During his address at the Barclays Consumer Conference yesterday in Cape Town, Trade and Industry Minister Rob Davies said despite a notable fuel price decrease last month, a significant number of South Africans remained over-indebted.
“Consumers are lured into taking more credit through misleading adverts that prey on desperate and vulnerable poor people. These challenges must be confronted head on through various strategies, including the implementation of various regulatory reforms,” he said.
Davies said DTI’s research showed some credit providers were either not doing affordability tests at all, or not doing them properly.
To address the problem of over-indebtedness, government developed an affordability assessment regulation to provide more rigid rules for credit providers.

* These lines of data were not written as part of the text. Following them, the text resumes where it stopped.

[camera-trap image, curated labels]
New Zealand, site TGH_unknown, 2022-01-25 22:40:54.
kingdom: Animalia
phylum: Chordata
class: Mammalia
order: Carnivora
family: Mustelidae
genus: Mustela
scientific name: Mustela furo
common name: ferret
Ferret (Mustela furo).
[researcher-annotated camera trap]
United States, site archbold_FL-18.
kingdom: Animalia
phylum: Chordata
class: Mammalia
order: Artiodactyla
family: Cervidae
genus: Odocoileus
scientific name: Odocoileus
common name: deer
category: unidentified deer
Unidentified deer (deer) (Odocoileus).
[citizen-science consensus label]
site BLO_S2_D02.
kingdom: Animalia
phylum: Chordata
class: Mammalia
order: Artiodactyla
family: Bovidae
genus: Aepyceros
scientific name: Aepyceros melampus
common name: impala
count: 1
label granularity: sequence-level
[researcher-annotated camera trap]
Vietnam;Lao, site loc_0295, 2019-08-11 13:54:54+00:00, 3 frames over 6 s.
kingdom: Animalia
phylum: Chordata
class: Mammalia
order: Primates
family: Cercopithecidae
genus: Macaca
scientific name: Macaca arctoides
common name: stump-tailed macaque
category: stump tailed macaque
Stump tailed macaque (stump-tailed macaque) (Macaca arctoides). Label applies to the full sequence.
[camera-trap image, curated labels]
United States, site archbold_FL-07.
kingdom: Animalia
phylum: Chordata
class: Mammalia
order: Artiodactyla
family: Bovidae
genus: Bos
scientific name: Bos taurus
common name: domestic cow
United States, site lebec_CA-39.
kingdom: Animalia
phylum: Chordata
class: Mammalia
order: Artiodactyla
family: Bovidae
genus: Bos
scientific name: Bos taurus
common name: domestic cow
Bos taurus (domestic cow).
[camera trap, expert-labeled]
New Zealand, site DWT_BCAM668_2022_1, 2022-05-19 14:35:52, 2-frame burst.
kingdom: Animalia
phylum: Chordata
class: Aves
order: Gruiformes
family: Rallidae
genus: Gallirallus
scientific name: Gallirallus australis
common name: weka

The regulation was to be implemented on March 13, but Davies’ department suspended it until September 13.
DTI’s director of credit law and policy Siphamandla Kukani said credit providers approached the department to ask for more time because their IT systems were not yet compliant with the new assessment structure.
The DTI, along with the National Credit Regulator (NCR), agreed to give a further six-month extension before enforcing the process.
Kukani said by September 14 the regulation will be implemented. During the six-month window period, he said, the DTI and the NCR would monitor credit providers to prevent any reckless lending.
In the past there was no standard procedure when it came to assessing consumers’ ability to borrow money.
“There was no proper disclosure required of a consumer’s ability to pay back a loan because not enough questions were asked before it was approved. Reckless lending was also one of the problems when it came to borrowing.”
With the new regulation the NCR can investigate such cases and refer them to the National Consumer Tribunal instead of having to go to court.
Debt Counsellors Association of South Africa (DCASA) president Paul Slot said there were currently no fewer than 10 million people battling to repay loans.
DebtBusters chairman Ian Wason added that currently 1.1 million South Africans made high interest loans.